Governor William Bradford organized a celebratory feast and invited a group of the fledgling colony’s Native American allies, including the Wampanoag chief Massasoit. Now remembered as America’s “first Thanksgiving” — although the Pilgrims may not have used the term then — the festival lasted three days. While no record exists of the historic banquet’s exact menu, the Pilgrim chronicler Edward Winslow wrote in his journal that Governor Bradford sent four men on a “fowling” mission in preparation for the event. The Wampanoag guests arrived bearing five deer. Historians have suggested that many dishes were likely prepared using traditional Native American spices and cooking methods. Because the Pilgrims had no oven and the Mayflower’s sugar supply had dwindled by the fall of 1621, the meal did not feature pies, cakes, or other desserts, which have become a hallmark of today’s celebrations. Additionally, surprising to many, turkey cannot be confirmed as the actual fowl that was part of the first Thanksgiving dinner.

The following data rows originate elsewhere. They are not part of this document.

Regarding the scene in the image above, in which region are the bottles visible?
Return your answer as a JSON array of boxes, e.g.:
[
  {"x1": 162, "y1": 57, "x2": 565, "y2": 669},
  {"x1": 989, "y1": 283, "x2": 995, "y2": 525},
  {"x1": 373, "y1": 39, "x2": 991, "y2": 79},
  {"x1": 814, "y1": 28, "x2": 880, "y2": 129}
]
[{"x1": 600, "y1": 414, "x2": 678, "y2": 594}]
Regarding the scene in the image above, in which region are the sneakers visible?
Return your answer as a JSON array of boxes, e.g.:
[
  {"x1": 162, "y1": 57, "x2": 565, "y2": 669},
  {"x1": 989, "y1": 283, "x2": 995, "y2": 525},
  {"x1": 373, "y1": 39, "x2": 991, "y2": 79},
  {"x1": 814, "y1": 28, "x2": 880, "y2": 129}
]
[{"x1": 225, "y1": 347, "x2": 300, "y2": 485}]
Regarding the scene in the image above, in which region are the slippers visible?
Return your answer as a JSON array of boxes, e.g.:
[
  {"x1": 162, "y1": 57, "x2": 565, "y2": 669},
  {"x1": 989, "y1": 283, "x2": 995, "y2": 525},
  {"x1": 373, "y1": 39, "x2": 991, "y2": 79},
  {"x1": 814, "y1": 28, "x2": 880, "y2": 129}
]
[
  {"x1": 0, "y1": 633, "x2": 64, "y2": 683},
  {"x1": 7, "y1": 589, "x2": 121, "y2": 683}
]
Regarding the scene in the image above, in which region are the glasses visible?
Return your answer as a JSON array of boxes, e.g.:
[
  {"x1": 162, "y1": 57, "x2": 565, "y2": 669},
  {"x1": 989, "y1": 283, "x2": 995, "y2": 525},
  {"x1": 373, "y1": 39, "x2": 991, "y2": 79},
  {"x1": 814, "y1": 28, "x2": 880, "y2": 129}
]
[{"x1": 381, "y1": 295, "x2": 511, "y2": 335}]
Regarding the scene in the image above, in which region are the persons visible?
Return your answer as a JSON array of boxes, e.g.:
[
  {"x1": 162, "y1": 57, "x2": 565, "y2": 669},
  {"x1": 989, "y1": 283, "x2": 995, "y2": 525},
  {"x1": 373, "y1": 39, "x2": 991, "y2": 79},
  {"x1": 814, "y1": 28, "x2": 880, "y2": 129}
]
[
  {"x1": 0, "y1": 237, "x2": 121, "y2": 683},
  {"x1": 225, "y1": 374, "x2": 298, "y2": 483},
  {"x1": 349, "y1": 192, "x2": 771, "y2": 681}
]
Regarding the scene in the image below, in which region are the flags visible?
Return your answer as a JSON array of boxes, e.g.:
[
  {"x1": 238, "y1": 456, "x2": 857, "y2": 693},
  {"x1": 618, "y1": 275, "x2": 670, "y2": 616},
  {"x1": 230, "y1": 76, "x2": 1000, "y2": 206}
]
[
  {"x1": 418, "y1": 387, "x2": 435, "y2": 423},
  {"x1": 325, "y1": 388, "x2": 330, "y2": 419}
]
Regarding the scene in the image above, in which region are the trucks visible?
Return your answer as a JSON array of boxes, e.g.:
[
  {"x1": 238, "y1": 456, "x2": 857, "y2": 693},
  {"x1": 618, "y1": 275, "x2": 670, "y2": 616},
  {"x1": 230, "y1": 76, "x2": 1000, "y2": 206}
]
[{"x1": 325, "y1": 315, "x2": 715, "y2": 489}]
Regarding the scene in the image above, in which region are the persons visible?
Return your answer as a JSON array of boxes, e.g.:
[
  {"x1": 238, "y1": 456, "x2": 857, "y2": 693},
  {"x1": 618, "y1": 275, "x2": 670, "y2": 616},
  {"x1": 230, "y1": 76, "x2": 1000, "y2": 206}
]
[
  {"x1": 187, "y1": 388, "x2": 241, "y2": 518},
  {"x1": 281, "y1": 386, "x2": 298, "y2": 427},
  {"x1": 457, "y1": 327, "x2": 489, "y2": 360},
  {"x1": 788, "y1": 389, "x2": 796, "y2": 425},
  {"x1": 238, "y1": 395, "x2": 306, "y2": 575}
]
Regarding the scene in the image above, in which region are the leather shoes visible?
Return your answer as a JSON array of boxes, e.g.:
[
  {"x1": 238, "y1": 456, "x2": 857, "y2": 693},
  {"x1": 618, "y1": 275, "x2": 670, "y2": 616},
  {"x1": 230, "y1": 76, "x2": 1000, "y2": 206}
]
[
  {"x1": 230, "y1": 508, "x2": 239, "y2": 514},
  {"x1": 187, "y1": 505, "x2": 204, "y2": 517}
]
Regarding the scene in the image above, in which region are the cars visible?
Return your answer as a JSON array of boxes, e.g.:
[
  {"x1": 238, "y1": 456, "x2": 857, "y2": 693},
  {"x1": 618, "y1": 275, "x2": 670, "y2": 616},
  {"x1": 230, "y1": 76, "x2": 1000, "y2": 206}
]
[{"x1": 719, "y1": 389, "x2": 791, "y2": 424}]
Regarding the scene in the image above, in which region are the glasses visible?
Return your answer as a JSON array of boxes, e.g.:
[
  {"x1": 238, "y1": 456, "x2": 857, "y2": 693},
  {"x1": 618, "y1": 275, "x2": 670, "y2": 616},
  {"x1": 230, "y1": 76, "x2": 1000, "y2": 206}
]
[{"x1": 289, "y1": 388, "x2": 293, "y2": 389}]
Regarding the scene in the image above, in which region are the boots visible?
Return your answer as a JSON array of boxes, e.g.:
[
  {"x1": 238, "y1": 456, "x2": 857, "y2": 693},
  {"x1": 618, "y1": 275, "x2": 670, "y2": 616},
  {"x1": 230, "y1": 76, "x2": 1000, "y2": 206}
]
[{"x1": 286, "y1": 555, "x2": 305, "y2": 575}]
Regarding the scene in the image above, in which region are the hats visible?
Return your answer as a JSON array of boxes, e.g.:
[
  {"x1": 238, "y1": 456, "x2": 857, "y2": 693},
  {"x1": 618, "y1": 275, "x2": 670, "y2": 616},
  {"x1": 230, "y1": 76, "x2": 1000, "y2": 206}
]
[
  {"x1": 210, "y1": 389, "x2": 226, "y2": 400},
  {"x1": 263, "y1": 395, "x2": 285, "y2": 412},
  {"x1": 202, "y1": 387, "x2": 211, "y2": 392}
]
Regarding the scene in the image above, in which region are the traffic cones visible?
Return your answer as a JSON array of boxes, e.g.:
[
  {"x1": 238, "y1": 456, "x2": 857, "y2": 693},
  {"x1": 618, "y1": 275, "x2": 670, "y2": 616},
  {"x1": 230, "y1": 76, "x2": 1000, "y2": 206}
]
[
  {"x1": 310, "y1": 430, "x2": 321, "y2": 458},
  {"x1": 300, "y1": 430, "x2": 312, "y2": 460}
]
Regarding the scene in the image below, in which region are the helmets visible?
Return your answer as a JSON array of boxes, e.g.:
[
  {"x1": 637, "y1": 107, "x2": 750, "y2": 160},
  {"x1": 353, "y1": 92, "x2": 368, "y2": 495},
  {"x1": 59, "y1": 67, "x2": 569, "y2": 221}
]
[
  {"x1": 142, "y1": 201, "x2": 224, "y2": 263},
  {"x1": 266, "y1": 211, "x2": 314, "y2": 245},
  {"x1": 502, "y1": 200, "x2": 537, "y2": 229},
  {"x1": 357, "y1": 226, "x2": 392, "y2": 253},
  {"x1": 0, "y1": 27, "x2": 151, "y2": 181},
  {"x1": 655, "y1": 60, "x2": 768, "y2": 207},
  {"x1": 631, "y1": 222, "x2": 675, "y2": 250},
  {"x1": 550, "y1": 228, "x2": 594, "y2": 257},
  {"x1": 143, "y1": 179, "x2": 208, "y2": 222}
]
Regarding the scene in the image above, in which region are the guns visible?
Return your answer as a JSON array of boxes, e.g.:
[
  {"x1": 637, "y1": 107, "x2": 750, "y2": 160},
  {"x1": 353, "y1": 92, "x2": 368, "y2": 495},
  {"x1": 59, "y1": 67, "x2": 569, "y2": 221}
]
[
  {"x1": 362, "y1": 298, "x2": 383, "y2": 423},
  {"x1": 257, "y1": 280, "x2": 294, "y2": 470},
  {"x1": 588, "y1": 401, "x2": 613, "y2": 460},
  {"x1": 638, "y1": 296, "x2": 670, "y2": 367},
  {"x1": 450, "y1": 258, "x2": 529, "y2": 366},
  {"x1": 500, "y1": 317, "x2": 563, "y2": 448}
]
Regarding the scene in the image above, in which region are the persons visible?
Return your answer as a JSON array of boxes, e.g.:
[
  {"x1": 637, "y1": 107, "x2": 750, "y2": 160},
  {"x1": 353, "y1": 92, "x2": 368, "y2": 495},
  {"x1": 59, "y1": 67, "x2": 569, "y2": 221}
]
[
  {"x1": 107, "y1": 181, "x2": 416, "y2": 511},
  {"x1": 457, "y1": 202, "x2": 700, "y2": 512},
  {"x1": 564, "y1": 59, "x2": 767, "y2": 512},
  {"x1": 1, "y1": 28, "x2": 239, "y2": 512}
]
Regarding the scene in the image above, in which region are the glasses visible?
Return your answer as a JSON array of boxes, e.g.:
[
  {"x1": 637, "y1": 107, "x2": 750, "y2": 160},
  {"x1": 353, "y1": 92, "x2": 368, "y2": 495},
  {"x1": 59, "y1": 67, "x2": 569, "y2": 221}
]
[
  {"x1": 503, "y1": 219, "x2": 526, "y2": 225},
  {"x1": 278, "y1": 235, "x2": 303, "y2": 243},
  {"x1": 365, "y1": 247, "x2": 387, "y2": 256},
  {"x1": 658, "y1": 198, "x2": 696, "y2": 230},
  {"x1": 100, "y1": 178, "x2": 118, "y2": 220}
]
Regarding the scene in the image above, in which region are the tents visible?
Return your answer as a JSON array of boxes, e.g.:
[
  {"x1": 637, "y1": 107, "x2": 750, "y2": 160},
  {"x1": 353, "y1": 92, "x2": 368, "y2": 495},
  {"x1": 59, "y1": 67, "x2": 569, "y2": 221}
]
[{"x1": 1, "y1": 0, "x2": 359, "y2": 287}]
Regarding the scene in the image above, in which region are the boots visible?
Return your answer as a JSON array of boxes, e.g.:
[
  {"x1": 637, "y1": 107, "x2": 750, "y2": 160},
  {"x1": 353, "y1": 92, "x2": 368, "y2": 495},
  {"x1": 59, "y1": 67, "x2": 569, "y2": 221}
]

Pilgrims Before the Mayflower

In 1608, a congregation of disgruntled English Protestants from Scrooby, Nottinghamshire, left England and moved to Leyden, a town in Holland. These “Separatists” did not want to pledge allegiance to the Church of England, which they believed was nearly as corrupt and idolatrous as the Catholic Church it had replaced. (They were not the same as the Puritans, who had many of the same objections to the English Church but wanted to reform it from within.) The Separatists hoped that in Holland, they would be free to worship as
they liked.

The Separatists (they called themselves “Saints”) did find religious freedom in Holland, but they also found a secular life that was more difficult to navigate than they’d anticipated. For one thing, Dutch craft guilds excluded the migrants, so they were relegated to menial, low-paying jobs. Even worse was Holland’s easygoing, cosmopolitan atmosphere, which proved alarmingly seductive to some of the Saints’ children. (These young people were “drawn away,” Separatist leader William Bradford wrote, “by evil example into extravagance and dangerous courses.”) For the strict, devout Separatists, this was the last straw. They decided to move again, this time to a place without government interference or worldly distraction: the “New World” across the Atlantic Ocean.